RECORDED INFORMATION>
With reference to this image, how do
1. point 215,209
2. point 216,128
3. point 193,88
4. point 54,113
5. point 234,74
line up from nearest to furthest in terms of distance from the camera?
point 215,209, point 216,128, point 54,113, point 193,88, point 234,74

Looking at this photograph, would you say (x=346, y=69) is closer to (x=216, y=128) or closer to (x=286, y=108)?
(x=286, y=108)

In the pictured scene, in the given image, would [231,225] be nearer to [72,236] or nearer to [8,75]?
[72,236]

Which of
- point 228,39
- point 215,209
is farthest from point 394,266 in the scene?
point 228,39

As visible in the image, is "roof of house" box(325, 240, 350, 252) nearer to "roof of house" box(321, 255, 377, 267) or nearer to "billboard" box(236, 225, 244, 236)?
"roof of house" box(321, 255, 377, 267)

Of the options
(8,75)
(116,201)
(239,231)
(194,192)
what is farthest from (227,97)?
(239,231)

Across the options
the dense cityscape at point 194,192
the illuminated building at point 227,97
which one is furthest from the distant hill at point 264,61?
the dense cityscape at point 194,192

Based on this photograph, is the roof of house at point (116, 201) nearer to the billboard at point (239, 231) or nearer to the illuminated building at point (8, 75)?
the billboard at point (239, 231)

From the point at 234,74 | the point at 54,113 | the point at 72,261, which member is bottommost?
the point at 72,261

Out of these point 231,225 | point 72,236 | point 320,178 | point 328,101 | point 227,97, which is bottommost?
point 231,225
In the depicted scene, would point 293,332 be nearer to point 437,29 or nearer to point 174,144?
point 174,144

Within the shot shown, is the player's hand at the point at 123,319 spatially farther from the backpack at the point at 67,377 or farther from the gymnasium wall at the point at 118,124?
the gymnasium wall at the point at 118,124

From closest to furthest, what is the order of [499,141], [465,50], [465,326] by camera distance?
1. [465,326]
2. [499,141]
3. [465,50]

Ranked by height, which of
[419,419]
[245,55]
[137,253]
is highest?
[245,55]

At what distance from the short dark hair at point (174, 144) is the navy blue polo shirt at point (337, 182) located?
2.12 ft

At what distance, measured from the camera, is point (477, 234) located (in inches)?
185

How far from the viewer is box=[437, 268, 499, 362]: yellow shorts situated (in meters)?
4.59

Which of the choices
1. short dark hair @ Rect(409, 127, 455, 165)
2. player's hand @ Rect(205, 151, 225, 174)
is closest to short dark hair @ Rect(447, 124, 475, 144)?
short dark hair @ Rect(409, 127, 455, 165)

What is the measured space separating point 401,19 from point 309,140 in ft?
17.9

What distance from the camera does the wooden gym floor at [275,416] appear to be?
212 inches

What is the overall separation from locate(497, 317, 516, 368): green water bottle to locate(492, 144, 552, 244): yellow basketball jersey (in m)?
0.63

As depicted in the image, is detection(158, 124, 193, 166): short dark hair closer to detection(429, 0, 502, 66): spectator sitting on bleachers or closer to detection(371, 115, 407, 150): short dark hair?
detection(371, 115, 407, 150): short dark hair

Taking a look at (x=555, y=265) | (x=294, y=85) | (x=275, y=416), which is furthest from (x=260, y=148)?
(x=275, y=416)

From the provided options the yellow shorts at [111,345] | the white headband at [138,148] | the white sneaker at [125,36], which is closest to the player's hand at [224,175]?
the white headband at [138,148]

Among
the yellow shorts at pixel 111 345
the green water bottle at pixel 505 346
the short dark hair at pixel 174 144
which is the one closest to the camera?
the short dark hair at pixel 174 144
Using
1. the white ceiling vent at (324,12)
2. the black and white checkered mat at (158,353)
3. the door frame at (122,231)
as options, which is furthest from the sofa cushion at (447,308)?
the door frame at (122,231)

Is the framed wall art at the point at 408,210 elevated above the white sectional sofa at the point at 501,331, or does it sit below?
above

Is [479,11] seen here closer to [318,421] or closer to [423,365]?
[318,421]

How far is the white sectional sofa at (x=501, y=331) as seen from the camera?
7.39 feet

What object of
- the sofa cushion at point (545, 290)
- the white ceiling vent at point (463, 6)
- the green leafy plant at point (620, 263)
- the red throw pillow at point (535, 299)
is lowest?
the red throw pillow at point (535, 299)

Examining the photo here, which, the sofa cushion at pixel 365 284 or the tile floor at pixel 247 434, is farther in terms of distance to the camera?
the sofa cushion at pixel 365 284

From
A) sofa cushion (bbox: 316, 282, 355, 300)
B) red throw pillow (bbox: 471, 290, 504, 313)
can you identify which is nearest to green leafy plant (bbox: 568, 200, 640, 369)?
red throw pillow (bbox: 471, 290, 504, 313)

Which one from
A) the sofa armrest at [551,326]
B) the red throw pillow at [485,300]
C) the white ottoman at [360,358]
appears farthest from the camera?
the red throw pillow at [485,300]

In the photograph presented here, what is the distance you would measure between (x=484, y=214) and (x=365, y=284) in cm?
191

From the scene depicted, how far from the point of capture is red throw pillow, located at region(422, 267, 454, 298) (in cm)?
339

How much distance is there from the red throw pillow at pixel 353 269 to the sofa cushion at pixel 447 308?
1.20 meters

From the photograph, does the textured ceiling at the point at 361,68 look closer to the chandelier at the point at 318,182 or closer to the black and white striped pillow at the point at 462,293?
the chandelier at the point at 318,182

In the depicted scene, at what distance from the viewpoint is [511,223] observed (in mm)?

AIM> Pull out the lines of the listing, starting with its very first line and going on through the line with "point 215,209, point", and copy them unchanged.

WRITTEN SOLUTION>
With reference to this image, how do
1. point 215,209
2. point 216,128
3. point 193,88
4. point 54,113
5. point 234,74
line up from nearest to furthest in terms of distance from the camera?
point 215,209, point 216,128, point 54,113, point 193,88, point 234,74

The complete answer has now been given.